**Tareas del ejercicio:**
**a)** Copia literalmente la parte del fragmento del documento comprendida entre "Por supuesto, en" y "de importancia eterna.", ambos incluidos.
**b)** Por favor, resume el fragmento del documento en dos oraciones.

Después de que Moisés vio la zarza ardiente, la zarza que ardía y no se consumía, leemos: «Entonces dijo Moisés: Me acercaré ahora para ver esta maravilla: por qué la zarza no se quema. Cuando el Señor vio que él se acercaba para mirar, Dios lo llamó de en medio de la zarza, y dijo: ¡Moisés, Moisés! Y él respondió: Heme aquí. Entonces Él dijo: No te acerques aquí; quítate las sandalias de los pies, porque el lugar donde estás parado es tierra santa. Y añadió: Yo soy el Dios de tu padre, el Dios de Abraham, el Dios de Isaac y el Dios de Jacob. Entonces Moisés cubrió su rostro, porque tenía temor de mirar a Dios».
Permítanme empezar refiriéndome a la obra del filósofo existencial francés, Jean-Paul Sartre, cuya obra más famosa quizás fue la obra que escribió titulada: «A puerta cerrada». Y en esa obra, el último acto terminó con un grupo de personas sentadas en una habitación sin puertas y se miraban unos a otros, reduciéndose mutuamente a objetos. Y, bajo esa mirada que la gente estaba experimentando, Sartre dijo en conclusión a la obra: «El infierno son los demás».
Por supuesto, en todo lo que escribió, su conjunto de obras filosóficas y dramáticas, él, como ateo, continuó diciendo que no solo no hay salida para las personas del infierno, sino que es porque no hay acceso a Dios. No hay acceso a lo sagrado. No hay acceso a la realidad trascendente. Los seres humanos, a quienes describió como pasiones inútiles y sobre quienes su descripción final de la condición humana la encontró en la palabra «náusea». Dijo que se debe a que estamos encadenados, estamos atrapados, en el aquí y ahora, en lo secular y que no hay escapatoria de la trampa. No hay puerta. No hay ventana por la cual podamos alcanzar algo de importancia eterna.

**Registros mostrados:**

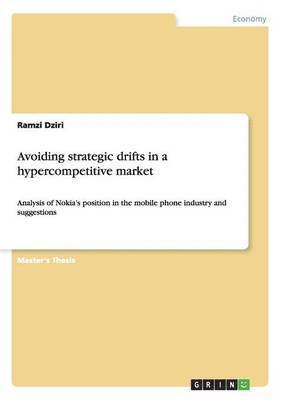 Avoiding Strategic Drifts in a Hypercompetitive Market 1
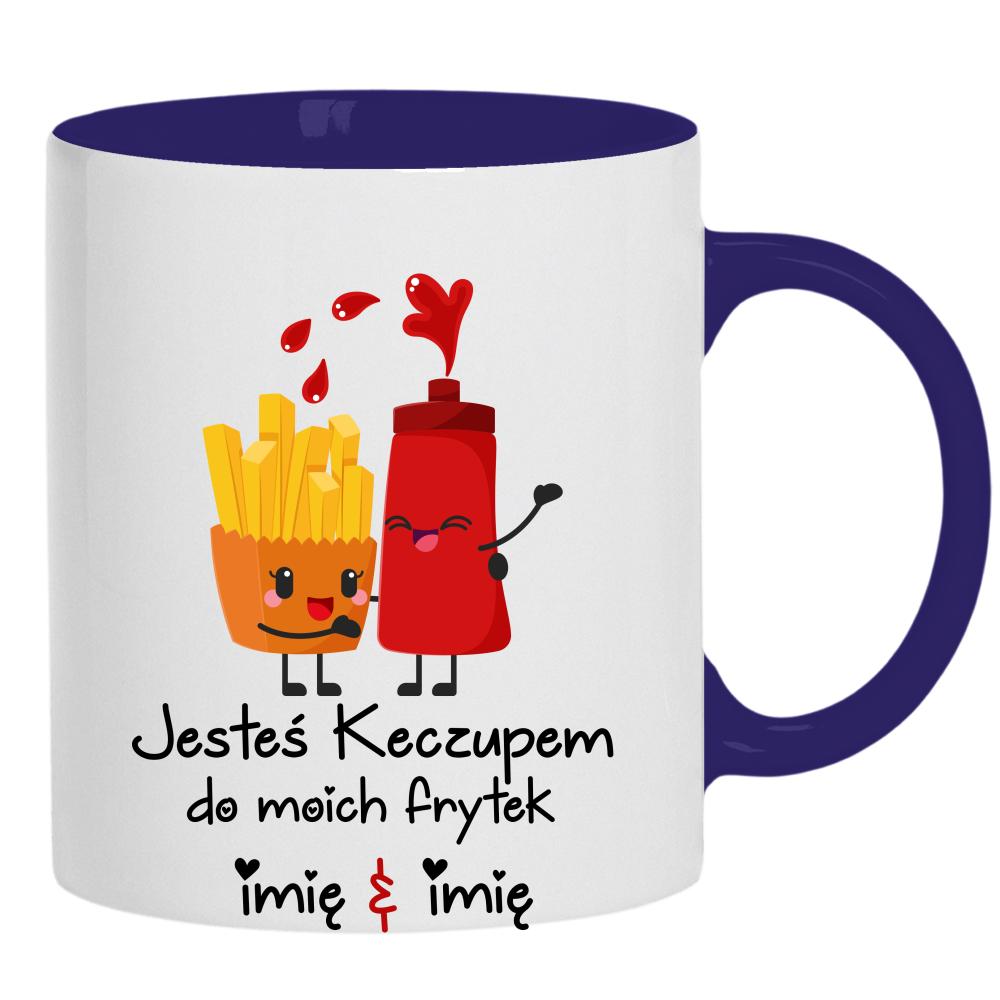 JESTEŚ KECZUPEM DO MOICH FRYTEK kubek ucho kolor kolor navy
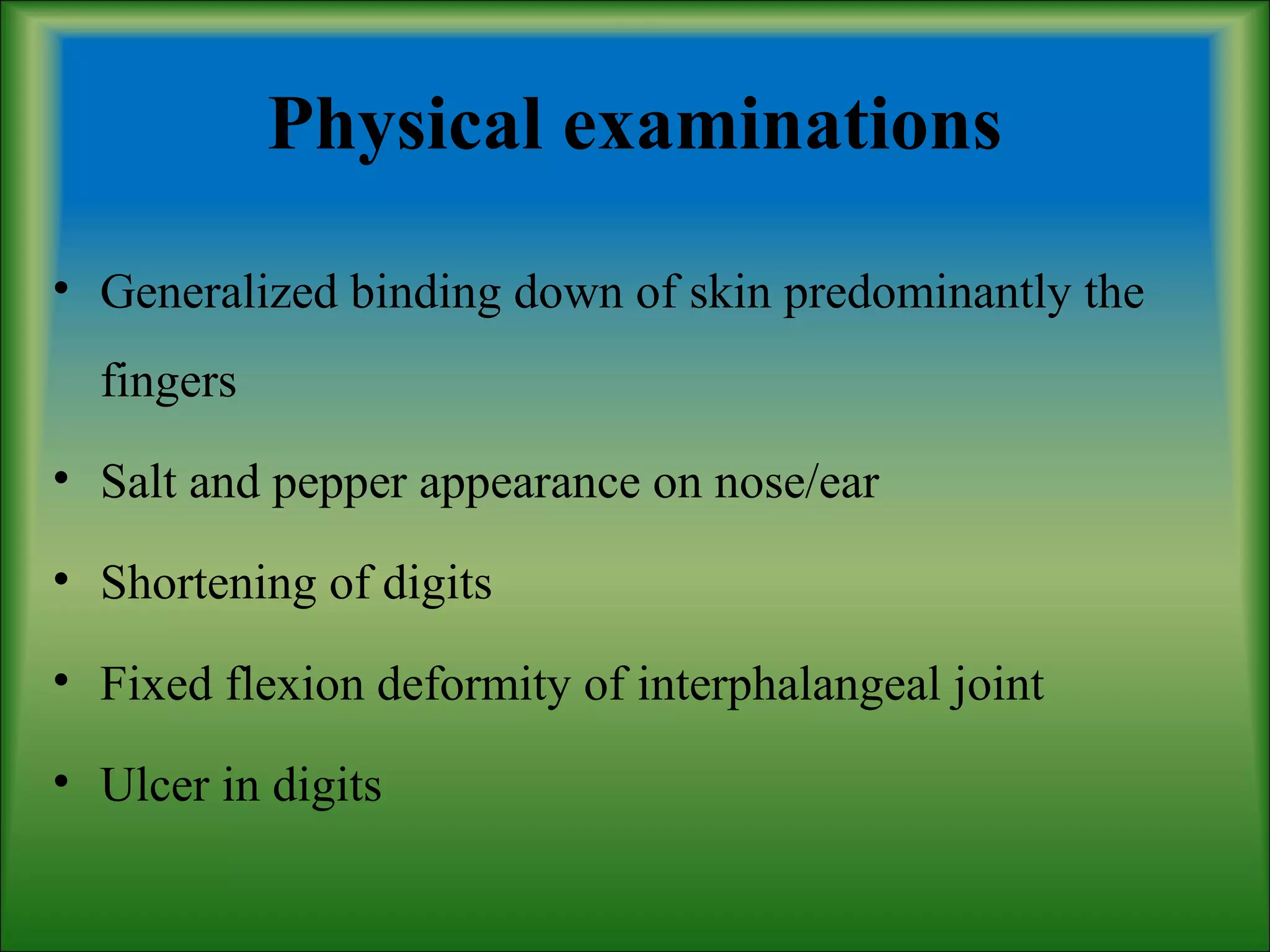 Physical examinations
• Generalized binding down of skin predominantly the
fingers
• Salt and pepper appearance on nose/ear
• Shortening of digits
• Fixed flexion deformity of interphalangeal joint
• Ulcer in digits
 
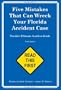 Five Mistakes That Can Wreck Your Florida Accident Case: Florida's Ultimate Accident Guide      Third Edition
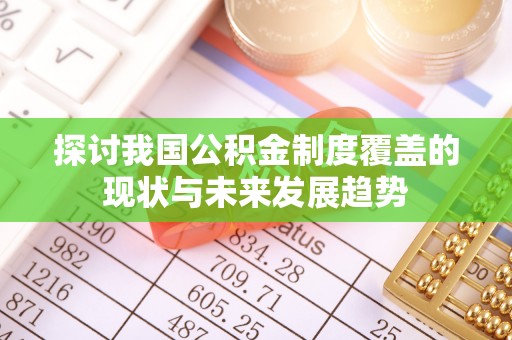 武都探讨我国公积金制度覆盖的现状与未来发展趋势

**Tus respuestas:**
**a)**
Por supuesto, en todo lo que escribió, su conjunto de obras filosóficas y dramáticas, él, como ateo, continuó diciendo que no solo no hay salida para las personas del infierno, sino que es porque no hay acceso a Dios. No hay acceso a lo sagrado. No hay acceso a la realidad trascendente. Los seres humanos, a quienes describió como pasiones inútiles y sobre quienes su descripción final de la condición humana la encontró en la palabra «náusea». Dijo que se debe a que estamos encadenados, estamos atrapados, en el aquí y ahora, en lo secular y que no hay escapatoria de la trampa. No hay puerta. No hay ventana por la cual podamos alcanzar algo de importancia eterna.

**b)** Tras ver la zarza que ardía sin consumirse, Moisés se acercó, Dios lo llamó desde ella y le mandó quitarse las sandalias porque pisaba tierra santa, y Moisés cubrió su rostro por temor a mirarlo. Después se menciona la obra «A puerta cerrada» de Jean-Paul Sartre, que concluye con «El infierno son los demás», y se explica que Sartre, como ateo, sostuvo que no hay salida porque no hay acceso a Dios y que estamos atrapados en el aquí y ahora, en lo secular.